### WORK TO BE COMPLETED
Rewrite the items below as a numbered list, one line per number, and skip the blank lines. Leave out the picture lines.

## Begin EXTRACTED MATERIAL

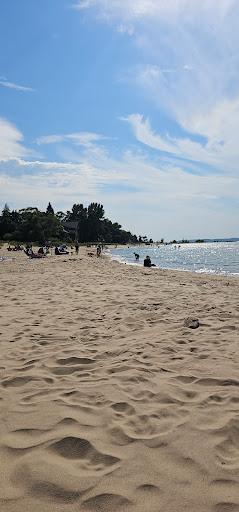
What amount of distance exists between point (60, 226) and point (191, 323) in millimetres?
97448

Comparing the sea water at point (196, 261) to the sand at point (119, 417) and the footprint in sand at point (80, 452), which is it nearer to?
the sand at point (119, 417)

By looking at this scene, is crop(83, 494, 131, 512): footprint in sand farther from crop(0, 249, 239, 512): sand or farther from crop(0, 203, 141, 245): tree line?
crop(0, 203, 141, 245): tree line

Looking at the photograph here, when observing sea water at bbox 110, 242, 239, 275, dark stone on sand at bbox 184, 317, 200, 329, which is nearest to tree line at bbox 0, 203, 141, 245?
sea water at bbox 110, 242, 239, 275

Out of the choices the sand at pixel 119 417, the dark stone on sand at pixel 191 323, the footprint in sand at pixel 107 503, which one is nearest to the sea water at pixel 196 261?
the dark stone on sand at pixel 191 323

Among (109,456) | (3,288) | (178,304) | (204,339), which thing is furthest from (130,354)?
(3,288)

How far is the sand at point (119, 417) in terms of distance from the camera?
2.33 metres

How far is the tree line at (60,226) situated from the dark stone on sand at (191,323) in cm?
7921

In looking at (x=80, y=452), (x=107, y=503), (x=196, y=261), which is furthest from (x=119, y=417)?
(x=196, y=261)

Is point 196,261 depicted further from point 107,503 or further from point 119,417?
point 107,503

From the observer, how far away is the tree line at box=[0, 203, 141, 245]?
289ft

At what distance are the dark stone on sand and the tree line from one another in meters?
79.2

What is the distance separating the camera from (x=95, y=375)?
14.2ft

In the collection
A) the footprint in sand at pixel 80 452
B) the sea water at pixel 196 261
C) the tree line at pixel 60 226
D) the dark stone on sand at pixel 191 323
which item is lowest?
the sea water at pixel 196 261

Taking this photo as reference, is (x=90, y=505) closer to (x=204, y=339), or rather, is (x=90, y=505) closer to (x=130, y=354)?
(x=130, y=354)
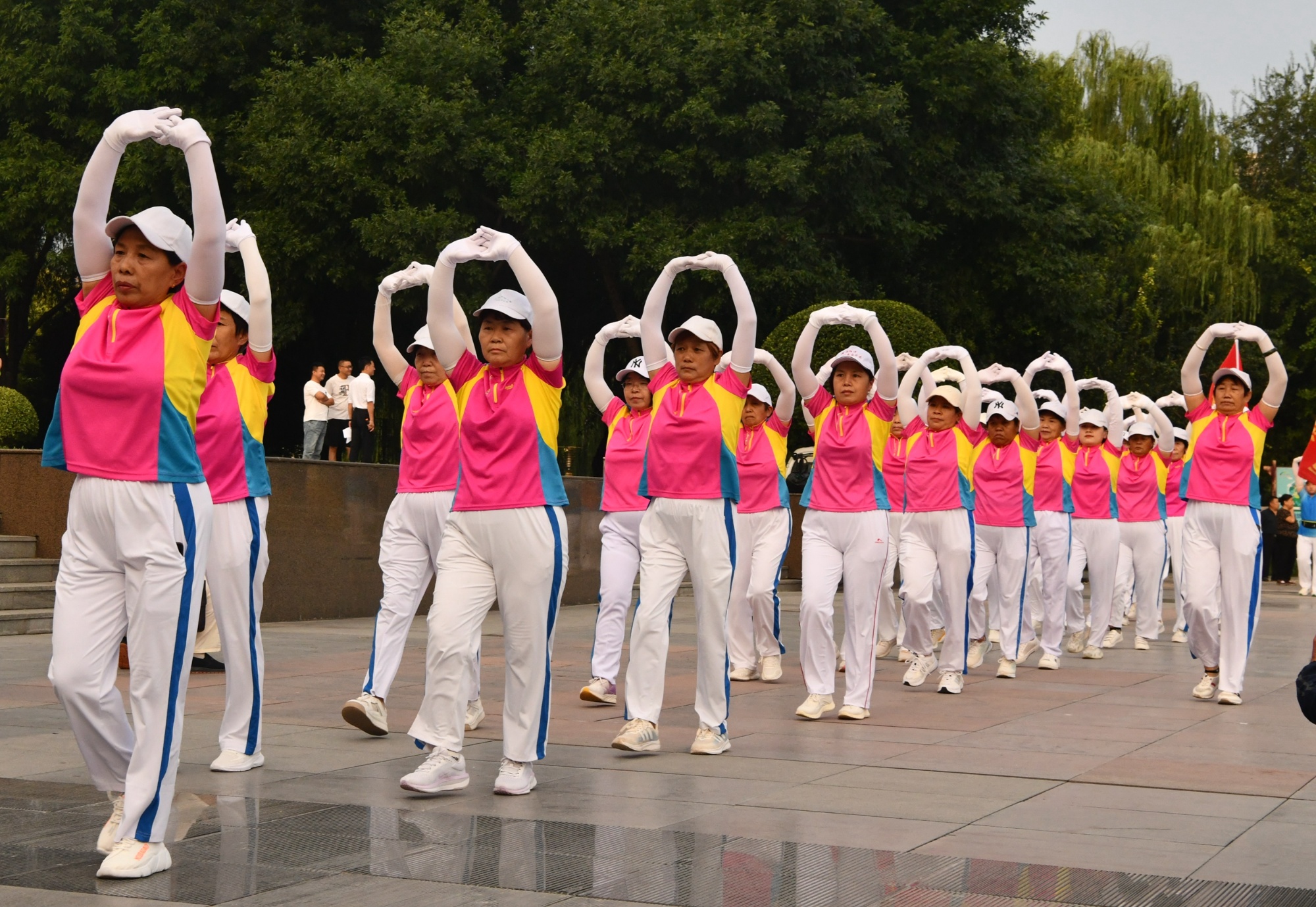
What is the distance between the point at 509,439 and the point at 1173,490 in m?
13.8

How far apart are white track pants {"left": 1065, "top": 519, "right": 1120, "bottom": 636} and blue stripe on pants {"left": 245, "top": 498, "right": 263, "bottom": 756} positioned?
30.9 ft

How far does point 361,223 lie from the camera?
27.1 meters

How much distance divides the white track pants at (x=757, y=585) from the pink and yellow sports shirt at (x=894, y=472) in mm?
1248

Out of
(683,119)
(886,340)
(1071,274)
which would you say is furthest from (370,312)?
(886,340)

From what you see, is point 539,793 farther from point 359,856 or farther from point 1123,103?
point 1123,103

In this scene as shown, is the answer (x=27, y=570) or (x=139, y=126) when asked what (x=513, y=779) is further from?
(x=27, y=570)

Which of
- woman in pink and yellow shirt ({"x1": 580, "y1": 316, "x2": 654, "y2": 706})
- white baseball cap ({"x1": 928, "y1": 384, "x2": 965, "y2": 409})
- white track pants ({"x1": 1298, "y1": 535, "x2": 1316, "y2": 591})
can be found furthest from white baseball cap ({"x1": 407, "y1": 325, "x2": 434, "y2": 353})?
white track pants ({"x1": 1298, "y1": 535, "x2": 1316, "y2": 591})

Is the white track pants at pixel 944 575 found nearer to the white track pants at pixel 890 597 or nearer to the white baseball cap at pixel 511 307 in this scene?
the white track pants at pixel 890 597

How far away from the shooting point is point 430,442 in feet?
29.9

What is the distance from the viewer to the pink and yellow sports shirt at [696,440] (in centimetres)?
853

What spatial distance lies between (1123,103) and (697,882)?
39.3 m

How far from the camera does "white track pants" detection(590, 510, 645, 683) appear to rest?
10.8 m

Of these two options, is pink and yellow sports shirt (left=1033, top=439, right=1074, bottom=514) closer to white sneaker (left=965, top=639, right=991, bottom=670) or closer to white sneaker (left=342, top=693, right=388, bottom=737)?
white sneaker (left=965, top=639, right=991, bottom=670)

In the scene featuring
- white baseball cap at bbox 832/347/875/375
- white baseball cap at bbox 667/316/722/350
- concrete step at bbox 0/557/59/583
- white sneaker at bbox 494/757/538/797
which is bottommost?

## End EXTRACTED MATERIAL

### CORRECT ANSWER
1. What amount of distance exists between point (60, 226) and point (191, 323) in millimetres?
2. 97448
3. Comparing the sea water at point (196, 261) to the sand at point (119, 417) and the footprint in sand at point (80, 452), which is it nearer to?
4. the sand at point (119, 417)
5. By looking at this scene, is crop(83, 494, 131, 512): footprint in sand farther from crop(0, 249, 239, 512): sand or farther from crop(0, 203, 141, 245): tree line?
6. crop(0, 203, 141, 245): tree line
7. Looking at the photograph here, when observing sea water at bbox 110, 242, 239, 275, dark stone on sand at bbox 184, 317, 200, 329, which is nearest to tree line at bbox 0, 203, 141, 245?
8. sea water at bbox 110, 242, 239, 275
9. Out of the choices the sand at pixel 119 417, the dark stone on sand at pixel 191 323, the footprint in sand at pixel 107 503, which one is nearest to the sea water at pixel 196 261?
10. the dark stone on sand at pixel 191 323
11. Among (109,456) | (3,288) | (178,304) | (204,339), which thing is furthest from (130,354)?
12. (3,288)
13. How far is the sand at point (119, 417) in terms of distance from the camera?
14. 2.33 metres
15. How far is the tree line at (60,226) situated from the dark stone on sand at (191,323) in cm?
16. 7921
17. In looking at (x=80, y=452), (x=107, y=503), (x=196, y=261), which is furthest from (x=119, y=417)?
18. (x=196, y=261)
19. Is point 196,261 depicted further from point 107,503 or further from point 119,417?
20. point 107,503
21. From the observer, how far away is the tree line at box=[0, 203, 141, 245]?
22. 289ft
23. At what distance are the dark stone on sand and the tree line from one another in meters?
24. 79.2
25. What is the distance separating the camera from (x=95, y=375)?
26. 14.2ft
27. In the collection
28. A) the footprint in sand at pixel 80 452
29. B) the sea water at pixel 196 261
30. C) the tree line at pixel 60 226
31. D) the dark stone on sand at pixel 191 323
32. which item is lowest?
33. the sea water at pixel 196 261
34. Taking this photo as reference, is (x=90, y=505) closer to (x=204, y=339), or rather, is (x=90, y=505) closer to (x=130, y=354)?
35. (x=130, y=354)
36. What is the distance between the point at 509,439 and the point at 1173,490 in m?
37. 13.8
38. How far apart are white track pants {"left": 1065, "top": 519, "right": 1120, "bottom": 636} and blue stripe on pants {"left": 245, "top": 498, "right": 263, "bottom": 756} positioned?
39. 30.9 ft
40. How far does point 361,223 lie from the camera?
41. 27.1 meters
42. How much distance divides the white track pants at (x=757, y=585) from the pink and yellow sports shirt at (x=894, y=472) in mm?
43. 1248
44. Out of
45. (683,119)
46. (886,340)
47. (1071,274)
48. which would you say is furthest from (370,312)?
49. (886,340)
50. From what you see, is point 539,793 farther from point 359,856 or farther from point 1123,103?
51. point 1123,103
52. In this scene as shown, is the answer (x=27, y=570) or (x=139, y=126) when asked what (x=513, y=779) is further from?
53. (x=27, y=570)
54. Which of
55. - woman in pink and yellow shirt ({"x1": 580, "y1": 316, "x2": 654, "y2": 706})
56. - white baseball cap ({"x1": 928, "y1": 384, "x2": 965, "y2": 409})
57. - white track pants ({"x1": 1298, "y1": 535, "x2": 1316, "y2": 591})
58. can be found furthest from white baseball cap ({"x1": 407, "y1": 325, "x2": 434, "y2": 353})?
59. white track pants ({"x1": 1298, "y1": 535, "x2": 1316, "y2": 591})
60. Is the white track pants at pixel 944 575 found nearer to the white track pants at pixel 890 597 or nearer to the white baseball cap at pixel 511 307 in this scene?
61. the white track pants at pixel 890 597
62. How far away from the shooting point is point 430,442 in feet?
63. 29.9
64. What is the distance from the viewer to the pink and yellow sports shirt at [696,440] (in centimetres)?
65. 853
66. What spatial distance lies between (1123,103) and (697,882)?
67. 39.3 m
68. How far from the camera does "white track pants" detection(590, 510, 645, 683) appear to rest?
69. 10.8 m
70. Of these two options, is pink and yellow sports shirt (left=1033, top=439, right=1074, bottom=514) closer to white sneaker (left=965, top=639, right=991, bottom=670) or closer to white sneaker (left=342, top=693, right=388, bottom=737)?
71. white sneaker (left=965, top=639, right=991, bottom=670)
72. In the scene featuring
73. - white baseball cap at bbox 832/347/875/375
74. - white baseball cap at bbox 667/316/722/350
75. - concrete step at bbox 0/557/59/583
76. - white sneaker at bbox 494/757/538/797
77. which is bottommost?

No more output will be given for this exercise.